For photography, as I mentioned before, I want to find that special style that appeals most to me and learn everything I can to suit that style. I dream that someday I can make a living at photography – and travel to new and exotic places to capture those elusive “perfect photographs” that only come along once in a long while. To do this, I will need to work harder at perfecting my technical skills while exploring my artistic side.

Finally, any “words of wisdom” you care to share with the other kite photographers? I’m certain they’re as interested in the images you’ve captured as I am, and would be pleased with any hints you care to offer…

Far from it for me to be the teacher, but my advice to novice kite photographers: Learn your equipment. Take the time to understand what does what and why you want to use it. Experiment with features and settings and how they affect the outcome. Look at other photographs you find appealing and figure out why that photograph captures your interest; look at photographs you dislike and figure out why it bothers you, and how to avoid that in your own photographs.

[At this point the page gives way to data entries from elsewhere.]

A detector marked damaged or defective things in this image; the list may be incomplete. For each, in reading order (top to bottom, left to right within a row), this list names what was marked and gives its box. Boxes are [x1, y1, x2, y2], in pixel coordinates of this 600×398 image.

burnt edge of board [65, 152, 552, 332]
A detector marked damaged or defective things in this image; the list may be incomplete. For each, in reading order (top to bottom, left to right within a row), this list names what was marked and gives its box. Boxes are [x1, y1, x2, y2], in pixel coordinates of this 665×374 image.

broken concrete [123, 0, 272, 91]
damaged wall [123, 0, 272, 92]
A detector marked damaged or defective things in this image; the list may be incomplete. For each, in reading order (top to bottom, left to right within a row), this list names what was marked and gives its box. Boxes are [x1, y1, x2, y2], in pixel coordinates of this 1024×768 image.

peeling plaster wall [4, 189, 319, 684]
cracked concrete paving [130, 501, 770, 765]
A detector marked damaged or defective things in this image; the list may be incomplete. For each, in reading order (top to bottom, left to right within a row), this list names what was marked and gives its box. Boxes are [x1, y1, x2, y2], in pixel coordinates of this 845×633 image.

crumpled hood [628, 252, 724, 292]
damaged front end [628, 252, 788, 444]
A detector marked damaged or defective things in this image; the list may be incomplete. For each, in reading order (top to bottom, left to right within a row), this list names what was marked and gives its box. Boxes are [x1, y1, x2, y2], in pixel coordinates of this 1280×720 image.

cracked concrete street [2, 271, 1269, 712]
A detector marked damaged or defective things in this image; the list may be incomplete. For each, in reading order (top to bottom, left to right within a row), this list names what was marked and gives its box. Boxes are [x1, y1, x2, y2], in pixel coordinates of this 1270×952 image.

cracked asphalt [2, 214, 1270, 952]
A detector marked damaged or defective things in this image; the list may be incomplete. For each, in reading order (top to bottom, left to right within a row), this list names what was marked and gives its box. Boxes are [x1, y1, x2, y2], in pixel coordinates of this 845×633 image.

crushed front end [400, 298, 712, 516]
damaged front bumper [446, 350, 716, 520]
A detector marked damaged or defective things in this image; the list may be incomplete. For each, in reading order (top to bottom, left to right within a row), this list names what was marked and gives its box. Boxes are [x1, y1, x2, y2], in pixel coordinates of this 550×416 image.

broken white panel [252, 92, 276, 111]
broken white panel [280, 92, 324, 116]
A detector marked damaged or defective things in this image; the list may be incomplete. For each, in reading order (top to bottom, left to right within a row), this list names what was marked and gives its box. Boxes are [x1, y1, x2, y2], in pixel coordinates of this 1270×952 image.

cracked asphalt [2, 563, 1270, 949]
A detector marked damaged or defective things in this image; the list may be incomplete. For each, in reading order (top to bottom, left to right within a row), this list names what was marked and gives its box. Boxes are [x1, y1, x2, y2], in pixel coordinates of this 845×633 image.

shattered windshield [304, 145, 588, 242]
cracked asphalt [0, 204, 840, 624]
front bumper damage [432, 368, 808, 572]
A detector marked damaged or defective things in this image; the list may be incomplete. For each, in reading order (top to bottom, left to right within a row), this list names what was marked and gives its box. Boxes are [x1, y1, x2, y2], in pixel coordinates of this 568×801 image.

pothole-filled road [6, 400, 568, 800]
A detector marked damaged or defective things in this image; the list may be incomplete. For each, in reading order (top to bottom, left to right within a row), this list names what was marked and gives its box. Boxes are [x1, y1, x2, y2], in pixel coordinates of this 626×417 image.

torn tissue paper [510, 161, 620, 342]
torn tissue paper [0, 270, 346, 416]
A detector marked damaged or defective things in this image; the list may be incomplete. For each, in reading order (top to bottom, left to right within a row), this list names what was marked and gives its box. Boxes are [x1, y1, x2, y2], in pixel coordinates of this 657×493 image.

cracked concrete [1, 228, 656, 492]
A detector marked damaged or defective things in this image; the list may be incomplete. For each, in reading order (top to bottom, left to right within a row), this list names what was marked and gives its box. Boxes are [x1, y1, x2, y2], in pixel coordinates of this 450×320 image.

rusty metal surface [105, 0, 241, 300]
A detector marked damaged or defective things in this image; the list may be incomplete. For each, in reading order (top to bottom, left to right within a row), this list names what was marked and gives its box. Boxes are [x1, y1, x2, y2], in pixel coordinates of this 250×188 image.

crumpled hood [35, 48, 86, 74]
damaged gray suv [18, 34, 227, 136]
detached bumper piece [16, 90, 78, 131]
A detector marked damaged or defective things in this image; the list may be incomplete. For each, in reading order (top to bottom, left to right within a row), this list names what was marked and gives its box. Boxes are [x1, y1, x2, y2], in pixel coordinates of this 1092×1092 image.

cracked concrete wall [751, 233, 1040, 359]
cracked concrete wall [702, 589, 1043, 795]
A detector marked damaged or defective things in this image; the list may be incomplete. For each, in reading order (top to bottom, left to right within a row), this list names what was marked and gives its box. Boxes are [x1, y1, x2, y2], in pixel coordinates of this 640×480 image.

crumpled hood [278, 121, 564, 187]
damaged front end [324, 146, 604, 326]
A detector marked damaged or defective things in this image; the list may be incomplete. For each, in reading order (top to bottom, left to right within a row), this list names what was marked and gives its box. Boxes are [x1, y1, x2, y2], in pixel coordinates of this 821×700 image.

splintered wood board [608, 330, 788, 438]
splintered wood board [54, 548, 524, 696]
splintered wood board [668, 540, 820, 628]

And most of all – look for what tickles your emotions and try to capture the subject such that you feel those emotions even more when you look at your resulting photographs – then you will have an artistic expression that is truly from yourself.

Thanks for the advice Steve, and also thanks for an interesting interview and a chance to view your fascinating photography… This was lots of fun! We’re grateful that you took the time to talk with us and share your images with us. And keep us posted, won’t you?

Thanks very much to you too, Dave – I’m very flattered with your interest. Having seen the interviews of Rob Vreeland and Dan Whitney in recent issues, I’m thrilled to be able to share my own photographs and thoughts, and hope I can do justice following these exemplary ambassadors of the kite photography world.

Steve… Besides being a truly nice guy, you have a fairly unique photographic “eye.” While you say you haven’t really developed your style at this point, I’m fascinated by what you see through your viewfinder – your unusual shots, the unique perspectives, and even the whimsy that sneaks in every now and then.

Yes, there’s a part of Kitelife that plays to the old, established pros… But there’s also plenty of room here for the up-and-coming authors and photographers, too. And Kitelife is, and will continue to be, about ALL parts of kiting… You definitely fit in there, Sir – and we’re delighted to have the opportunity to share your unique images with the kite-flying public.